UCLA hasn't even been the best team on the West Coast since Steve Fisher built San Diego State into a mid-major power and even Long Beach State, another trendy mid-major, has beat the Bruins.
It's a tough task trying to bring a historical program back to the level that it was once at. But Steve Alford, himself from a historic program at Indiana, is up for the challenge at UCLA.
"You understand where the bar's been raised. Coach Wooden put that bar about as high as you can get it, ten national titles in 12 years and the success that they had," Alford said Thursday at Pac-12 media day. "To be at a place like UCLA, it should be about winning national championships. You should put yourself in a position that you have a chance to win a national championship every year."
It might not feel like a long time ago that former head coach Ben Howland took the Bruins to three straight Final Fours, but in Westwood, where the Final Four is a standard and not exceptional, down years are frowned upon.

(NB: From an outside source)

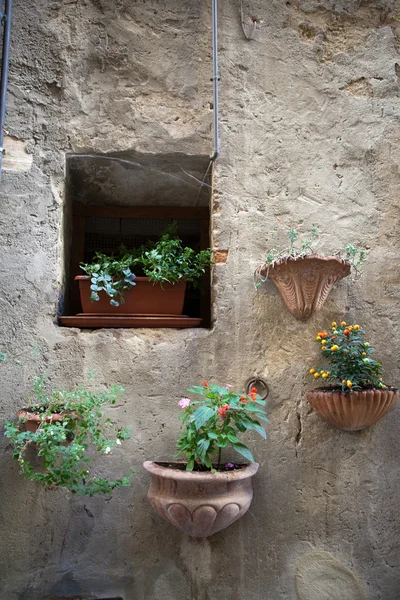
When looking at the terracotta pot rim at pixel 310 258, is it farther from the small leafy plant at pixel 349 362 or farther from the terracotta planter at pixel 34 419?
the terracotta planter at pixel 34 419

Missing out on the NCAA Tournament is downright unacceptable.
Coaching at a historical elite is not a job suited for every head coach. Bill Self's and Mike Krzyzewski's don't come along every day. For some, the pressure becomes insurmountable. Billy Gillispie cracked under the pressure at Kentucky and Kelvin Sampson set Indiana back several years.

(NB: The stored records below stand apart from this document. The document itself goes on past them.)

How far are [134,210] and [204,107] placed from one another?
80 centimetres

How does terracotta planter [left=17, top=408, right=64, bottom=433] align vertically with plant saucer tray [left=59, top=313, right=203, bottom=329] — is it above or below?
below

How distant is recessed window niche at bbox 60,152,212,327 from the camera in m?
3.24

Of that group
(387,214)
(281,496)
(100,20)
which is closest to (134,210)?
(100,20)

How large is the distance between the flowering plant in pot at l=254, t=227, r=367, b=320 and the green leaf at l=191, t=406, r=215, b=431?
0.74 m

But Alford has seen first-hand how a legendary head coach handles those pressures, and feels confident that he's capable of handling it all while doing it his own way.
"There obviously is pressure," Alford said. "But I would much rather be in a situation where there's pressure of success versus the pressure of not caring or trying to develop some kind of feel‑good 'this is what basketball is all about' (attitude). This is the pinnacle of college basketball. This is the best of the best. It doesn't get any better than this."

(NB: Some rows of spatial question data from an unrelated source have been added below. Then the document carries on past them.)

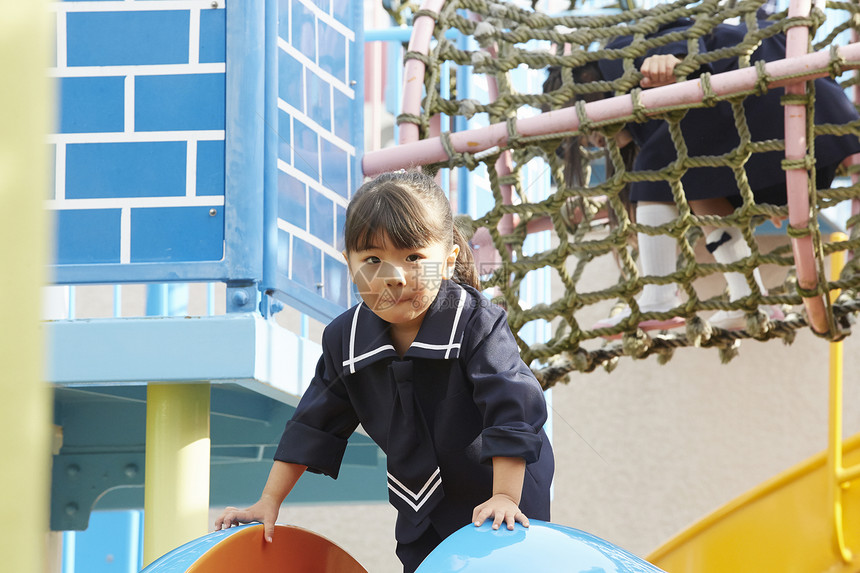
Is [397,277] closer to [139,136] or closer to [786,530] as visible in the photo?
[139,136]

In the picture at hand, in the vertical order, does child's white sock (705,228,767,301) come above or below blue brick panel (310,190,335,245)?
below

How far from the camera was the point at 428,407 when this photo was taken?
146 cm

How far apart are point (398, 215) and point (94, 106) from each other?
0.88 m

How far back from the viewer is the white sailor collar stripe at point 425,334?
142cm

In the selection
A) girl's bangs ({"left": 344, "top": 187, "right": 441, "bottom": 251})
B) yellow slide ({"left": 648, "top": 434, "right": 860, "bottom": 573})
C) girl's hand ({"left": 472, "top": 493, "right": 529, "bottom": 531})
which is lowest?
yellow slide ({"left": 648, "top": 434, "right": 860, "bottom": 573})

Alford has come in and made immediate, but effective changes, such as hiring a basketball-only strength coach that was a key factor in Tony Parker's decision to stay. He installed both new offenses and defenses but implemented systems that let players play free and work with individual strengths. He's not promising overnight success, his expectations have been sober and realistic.
And most importantly, he has his players' trust.
"It's not a turnkey thing," Alford said. "There are a lot of changes that have happened within the program, from strength coach to all the things that we're trying to do and implement with our nutrition and our strength program, our individual workouts. Those things are different for the players.
"And, to their credit, they have bought in."
Under Alford, the respect for the tradition is there and the Bruins could be on their way back.
"It doesn't mean we're going to win 10 out of the next 12 national titles. That's probably not going to happen ever again," Alford said. "But it doesn't mean you don't try to attain that bar that's been raised and the level of excellence that's on the campus of UCLA. You're working every day to try to attain that."